CFDB - Cystic Fibrosis DataBase

primary studies published RCT

High- versus low-lipase acid-resistant enzyme preparations in cystic fibrosis: a crossover randomized clinical trial.

Study design (if review, criteria of inclusion for studies)

randomized crossover study

Participants

20 adolescent or adult cystic fibrosis patients

Interventions

patients were treated in hospital with both low-lipase (A) and high-lipase (B) enteric-coated microsphere preparations. With both preparations, patients were given a daily dose of 1,500-2,000 lipase BP U/g fat ingested, distributed across four meals.
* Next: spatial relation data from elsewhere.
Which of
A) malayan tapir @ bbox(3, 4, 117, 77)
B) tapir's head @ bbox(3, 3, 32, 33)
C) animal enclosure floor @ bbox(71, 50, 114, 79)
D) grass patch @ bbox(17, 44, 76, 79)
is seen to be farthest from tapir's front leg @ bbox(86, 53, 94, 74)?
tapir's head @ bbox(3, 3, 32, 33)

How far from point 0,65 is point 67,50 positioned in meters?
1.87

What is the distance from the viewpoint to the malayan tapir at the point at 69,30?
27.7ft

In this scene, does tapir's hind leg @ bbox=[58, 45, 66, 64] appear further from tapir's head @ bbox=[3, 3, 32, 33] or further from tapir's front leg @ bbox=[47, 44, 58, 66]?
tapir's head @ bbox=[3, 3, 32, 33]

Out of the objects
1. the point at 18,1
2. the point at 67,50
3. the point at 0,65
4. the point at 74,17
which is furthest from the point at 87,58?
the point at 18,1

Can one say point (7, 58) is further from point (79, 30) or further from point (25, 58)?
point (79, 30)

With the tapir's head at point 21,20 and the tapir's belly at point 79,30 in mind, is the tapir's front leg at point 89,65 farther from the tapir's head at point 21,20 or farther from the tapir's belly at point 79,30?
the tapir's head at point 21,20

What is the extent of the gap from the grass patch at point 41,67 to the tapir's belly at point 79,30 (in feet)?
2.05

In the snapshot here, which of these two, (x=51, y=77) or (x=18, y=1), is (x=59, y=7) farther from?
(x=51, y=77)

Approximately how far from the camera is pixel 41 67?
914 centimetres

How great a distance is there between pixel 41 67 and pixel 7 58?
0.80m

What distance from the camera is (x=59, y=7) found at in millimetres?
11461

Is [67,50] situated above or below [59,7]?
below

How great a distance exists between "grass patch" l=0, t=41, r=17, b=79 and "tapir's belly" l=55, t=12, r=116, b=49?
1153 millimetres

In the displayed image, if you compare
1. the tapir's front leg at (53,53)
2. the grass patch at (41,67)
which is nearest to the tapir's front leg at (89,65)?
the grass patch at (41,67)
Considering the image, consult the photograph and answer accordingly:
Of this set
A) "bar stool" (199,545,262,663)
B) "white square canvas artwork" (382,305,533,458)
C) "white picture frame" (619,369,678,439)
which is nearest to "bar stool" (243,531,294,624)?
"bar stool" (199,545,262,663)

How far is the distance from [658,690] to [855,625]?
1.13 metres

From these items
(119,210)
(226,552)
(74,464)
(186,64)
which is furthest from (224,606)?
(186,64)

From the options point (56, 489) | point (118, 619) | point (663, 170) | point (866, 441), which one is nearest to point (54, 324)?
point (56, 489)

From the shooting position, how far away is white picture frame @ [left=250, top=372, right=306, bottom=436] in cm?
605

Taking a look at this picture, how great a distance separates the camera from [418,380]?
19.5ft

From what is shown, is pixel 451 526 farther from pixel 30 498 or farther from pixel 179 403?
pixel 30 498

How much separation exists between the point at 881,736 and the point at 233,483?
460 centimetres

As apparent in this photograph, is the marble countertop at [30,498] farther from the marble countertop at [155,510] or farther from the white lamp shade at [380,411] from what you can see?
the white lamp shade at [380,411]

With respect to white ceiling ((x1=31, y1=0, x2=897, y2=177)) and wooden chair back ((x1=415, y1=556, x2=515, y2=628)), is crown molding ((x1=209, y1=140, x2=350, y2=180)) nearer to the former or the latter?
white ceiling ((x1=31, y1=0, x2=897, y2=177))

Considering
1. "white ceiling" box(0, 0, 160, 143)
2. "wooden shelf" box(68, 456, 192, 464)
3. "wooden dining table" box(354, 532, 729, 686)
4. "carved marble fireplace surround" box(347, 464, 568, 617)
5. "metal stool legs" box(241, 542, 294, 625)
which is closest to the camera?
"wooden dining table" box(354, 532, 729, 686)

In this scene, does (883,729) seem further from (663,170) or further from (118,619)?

The low-strength preparation was divided into three doses during each meal, while the high-strength preparation was taken as a single dose in the middle of each meal.

Outcome measures

The fat excretion coefficient, evaluated over two 72-h fat balance periods (measured fat intake, 1.43 to 3 g/kg/day according to age), was the main response variable, secondary variables being stool wet and dry weight, fecal nitrogen output, and energy loss.

Authors' conclusions

The considerable variability of results did not provide conclusive evidence of equivalence or significant differences between the two preparations in terms of steatorrhea and other variables. However, mean differences between the two treatments and their 95% confidence intervals showed less satisfactory results with the high-lipase preparation. A high-strength preparation is thought to release relatively less enzyme activity in the small intestine, forcing patients to increase their dosage and possibly creating a dangerous enzyme hyperconcentration in the large intestine. For this reason, the occasional occurrence of colonic stricture should be borne in mind, as must the possible scope for division of dosage during each meal.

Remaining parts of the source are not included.